→ Compito 1:
Come riassumeresti in due frasi il brano sulla cultura del progetto contemporaneo?
→ Compito 2:
Secondo il brano sulla cultura del progetto contemporaneo, a che cosa porta la presa di coscienza della limitatezza delle risorse?
→ Compito 3:
Continua il brano sulla cultura del progetto contemporaneo a partire dalla sua ultima parola.

→ Brano fornito:
---
Clement e A. Provost (Parigi,1992) |
La velocità delle trasformazioni
tecnologiche e sociali a cui stiamo
assistendo è impressionante e la cultura del
progetto contemporaneo molto spesso risulta
inadeguata ed in ritardo. Inoltre, l’ormai
acquisita presa di coscienza della
limitatezza delle risorse porta ad una nuova
stagione progettuale, legata alla ricerca di
modelli di sviluppo reversibili, di
equilibri provvisori più che di soluzioni
definitive, di sistemi produttivi
alternativi, alimentati da energie
genetiche deboli, stagionali,
eco-compatibili. La città contemporanea si è
completamente disassata rispetto alle
funzioni su cui è stata progettata (zooning)
---
→ Dati mostrati:

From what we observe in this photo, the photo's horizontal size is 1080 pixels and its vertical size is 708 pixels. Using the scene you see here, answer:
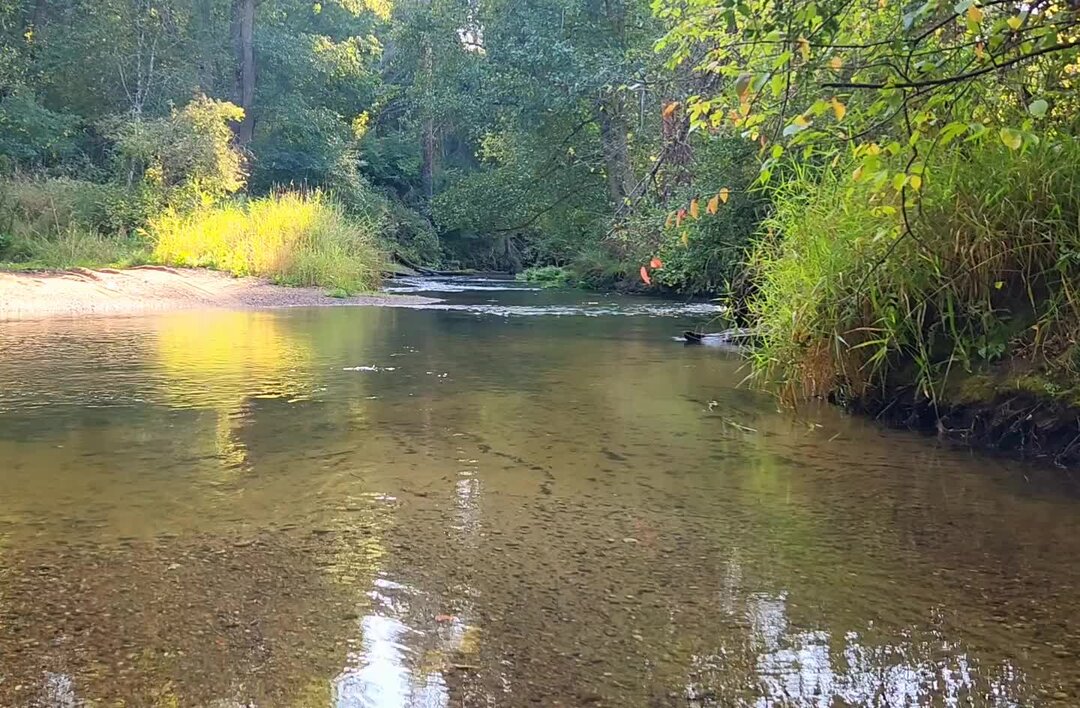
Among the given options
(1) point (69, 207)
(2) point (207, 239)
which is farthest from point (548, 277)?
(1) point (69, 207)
---
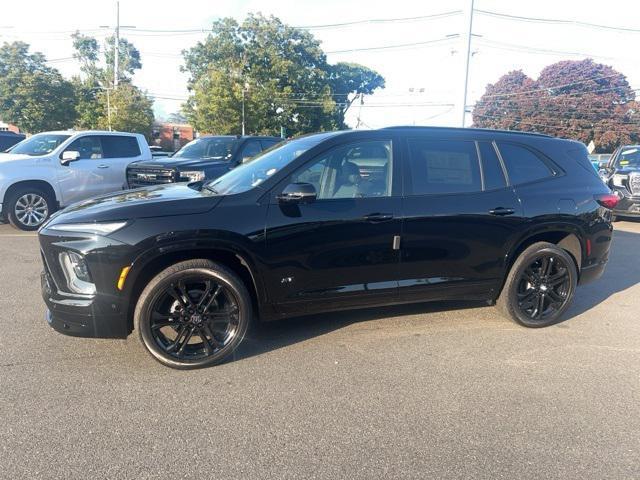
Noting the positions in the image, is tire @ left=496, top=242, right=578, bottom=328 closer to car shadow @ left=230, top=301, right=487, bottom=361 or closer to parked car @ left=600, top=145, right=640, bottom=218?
---
→ Risposta 1:
Le trasformazioni tecnologiche e sociali sono così rapide che la cultura del progetto contemporaneo risulta spesso inadeguata e in ritardo. La presa di coscienza della limitatezza delle risorse porta a una nuova stagione progettuale, rivolta a modelli di sviluppo reversibili, equilibri provvisori e sistemi produttivi alternativi alimentati da energie genetiche deboli, stagionali ed eco-compatibili.

→ Risposta 2:
A una nuova stagione progettuale.

→ Risposta 3:
e si è spontaneamente fluidificata
adattandosi a nuove esigenze. Cambiano così
i fondamenti del progetto contemporaneo e
portano in luce nuove categorie di
riferimento, come la reversibilità dei
processi e delle destinazioni d’uso, la
smontabilità dei sistemi architettonici,
l’integrazione tra ambiente progettato e
ambiente naturale4. Questi,
infatti, i leit motiv delle proposte
utopiche di Andrea Branzi per Agronica
(1994) ed Eindhoven (2000), che prevedono
l’ibridazione tra agricoltura e città (Figura
4). Il modello urbano-agricolo proposto
nei progetti di Agronica ed Eindhoven5,
rappresenta uno strumento per trasformare la
realtà urbana senza stravolgerla, un sistema
industrialmente evoluto, capace di adeguarsi
a cicli produttivi che cambiano nel tempo,
seguendo modalità organizzative reversibili,
a basso impatto ambientale. Tutto questo
grazie ad una flessibilità e disponibilità
tecnologica fondata su energie deboli,
pulite, reversibili. La civiltà agricola
industriale realizza un paesaggio
orizzontale, privo di cattedrali,
attraversabile e reversibile: il turn
over delle coltivazioni permette di
gestire il paesaggio agricolo secondo una
logica transitoria, che si adegua
all’equilibrio produttivo del terreno,
all’andamento delle stagioni e del mercato.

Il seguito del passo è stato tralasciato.